I am requesting changes because the automated Cypress test that checks table generation is failing, which means a core requirement of rendering the data from people.json into the table is not fully met. Your main.js logic for iterating over people, creating <tr> and <td> elements, and computing age and century is correct and matches all listed checklist items for structure and calculations. However, the failing test (should create a table based on people.json file) indicates that, in the actual running app, the table cells are not showing values like 'Male', so the DOM is not being populated as the test expects.

Critical issues to fix:

  • Ensure that the people data used in main.js is actually loaded from people.json in the running page (for example, via an import or a <script> that defines people before main.js runs), so that people.forEach(...) is iterating real data and not an undefined/empty value.
  • Confirm that you are appending your generated rows to the same table/element that the tests target (the .dashboard table body).
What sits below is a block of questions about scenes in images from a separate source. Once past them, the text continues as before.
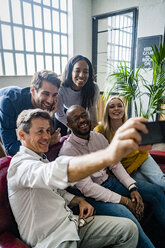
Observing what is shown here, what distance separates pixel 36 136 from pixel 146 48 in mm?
3463

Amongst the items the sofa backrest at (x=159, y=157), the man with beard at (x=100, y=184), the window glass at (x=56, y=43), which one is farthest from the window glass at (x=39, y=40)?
the sofa backrest at (x=159, y=157)

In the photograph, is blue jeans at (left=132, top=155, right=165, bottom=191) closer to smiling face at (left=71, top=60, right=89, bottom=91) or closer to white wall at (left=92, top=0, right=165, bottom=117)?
smiling face at (left=71, top=60, right=89, bottom=91)

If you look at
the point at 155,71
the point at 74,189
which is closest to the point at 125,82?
the point at 155,71

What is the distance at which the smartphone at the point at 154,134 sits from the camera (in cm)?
68

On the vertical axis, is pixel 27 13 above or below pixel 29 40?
above

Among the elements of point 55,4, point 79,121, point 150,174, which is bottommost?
point 150,174

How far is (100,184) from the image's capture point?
1530mm

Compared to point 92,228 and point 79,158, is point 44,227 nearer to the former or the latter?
point 92,228

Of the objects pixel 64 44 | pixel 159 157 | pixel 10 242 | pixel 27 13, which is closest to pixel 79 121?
pixel 10 242

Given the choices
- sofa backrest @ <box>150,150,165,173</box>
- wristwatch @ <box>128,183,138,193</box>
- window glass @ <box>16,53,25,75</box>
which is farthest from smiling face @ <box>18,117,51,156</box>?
window glass @ <box>16,53,25,75</box>

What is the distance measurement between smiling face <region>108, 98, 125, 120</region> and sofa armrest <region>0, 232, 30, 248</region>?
4.11ft

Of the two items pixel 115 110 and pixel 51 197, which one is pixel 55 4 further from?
pixel 51 197

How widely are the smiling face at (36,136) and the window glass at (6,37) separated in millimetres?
3170

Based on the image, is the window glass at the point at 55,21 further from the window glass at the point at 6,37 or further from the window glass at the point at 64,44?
the window glass at the point at 6,37
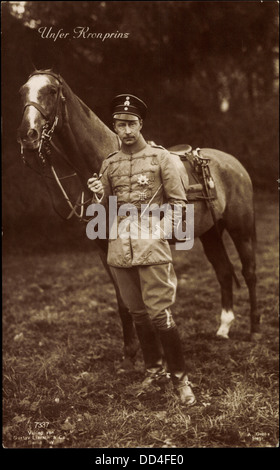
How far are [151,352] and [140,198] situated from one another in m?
1.25

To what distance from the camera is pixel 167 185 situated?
3156 millimetres

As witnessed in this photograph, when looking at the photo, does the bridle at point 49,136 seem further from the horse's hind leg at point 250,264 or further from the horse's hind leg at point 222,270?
the horse's hind leg at point 250,264

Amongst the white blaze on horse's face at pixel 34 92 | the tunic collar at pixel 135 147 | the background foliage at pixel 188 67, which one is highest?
the background foliage at pixel 188 67

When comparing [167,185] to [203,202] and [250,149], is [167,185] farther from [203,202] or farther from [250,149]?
[250,149]

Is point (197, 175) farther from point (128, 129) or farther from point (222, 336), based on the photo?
point (222, 336)

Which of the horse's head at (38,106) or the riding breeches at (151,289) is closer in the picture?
the horse's head at (38,106)

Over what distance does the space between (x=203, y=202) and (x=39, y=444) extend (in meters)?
2.24

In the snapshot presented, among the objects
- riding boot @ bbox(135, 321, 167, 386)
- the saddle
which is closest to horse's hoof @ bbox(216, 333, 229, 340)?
riding boot @ bbox(135, 321, 167, 386)

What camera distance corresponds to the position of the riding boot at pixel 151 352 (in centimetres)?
353

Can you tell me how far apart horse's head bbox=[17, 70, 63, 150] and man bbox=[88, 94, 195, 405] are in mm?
409

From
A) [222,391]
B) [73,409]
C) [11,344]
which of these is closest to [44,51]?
[73,409]

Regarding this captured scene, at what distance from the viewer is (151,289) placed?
3227mm

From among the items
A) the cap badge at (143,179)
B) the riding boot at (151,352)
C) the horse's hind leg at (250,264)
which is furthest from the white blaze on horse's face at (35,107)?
the horse's hind leg at (250,264)

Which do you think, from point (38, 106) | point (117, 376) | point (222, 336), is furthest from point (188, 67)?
point (117, 376)
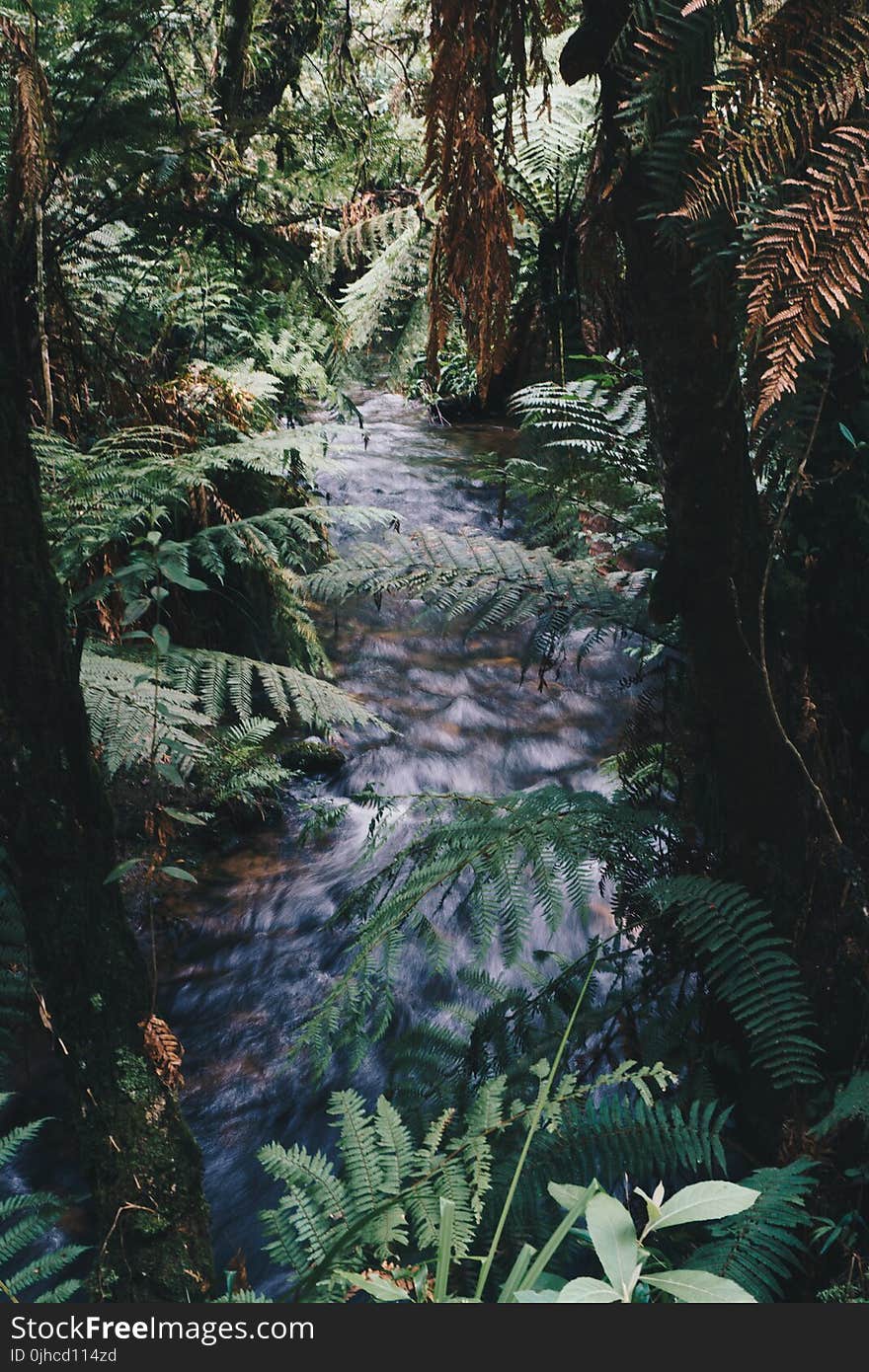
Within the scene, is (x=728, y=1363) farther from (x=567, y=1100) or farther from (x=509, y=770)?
(x=509, y=770)

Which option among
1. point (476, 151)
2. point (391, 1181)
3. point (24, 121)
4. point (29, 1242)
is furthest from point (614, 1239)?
point (24, 121)

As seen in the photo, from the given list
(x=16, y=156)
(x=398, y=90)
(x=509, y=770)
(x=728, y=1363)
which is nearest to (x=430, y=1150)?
(x=728, y=1363)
If the HTML changed (e.g., different class, using <tbody> instead of the root table without adjusting selectors), the test would not find the cells even if they are created.

Once you ensure people is correctly wired to people.json and that rows are appended into the expected element so that values like 'Male' appear in <td> cells, the failing Cypress test should pass. Apart from this data-loading/wiring issue, the DOM generation logic itself looks solid, so you are very close—fixing this integration detail will complete the task.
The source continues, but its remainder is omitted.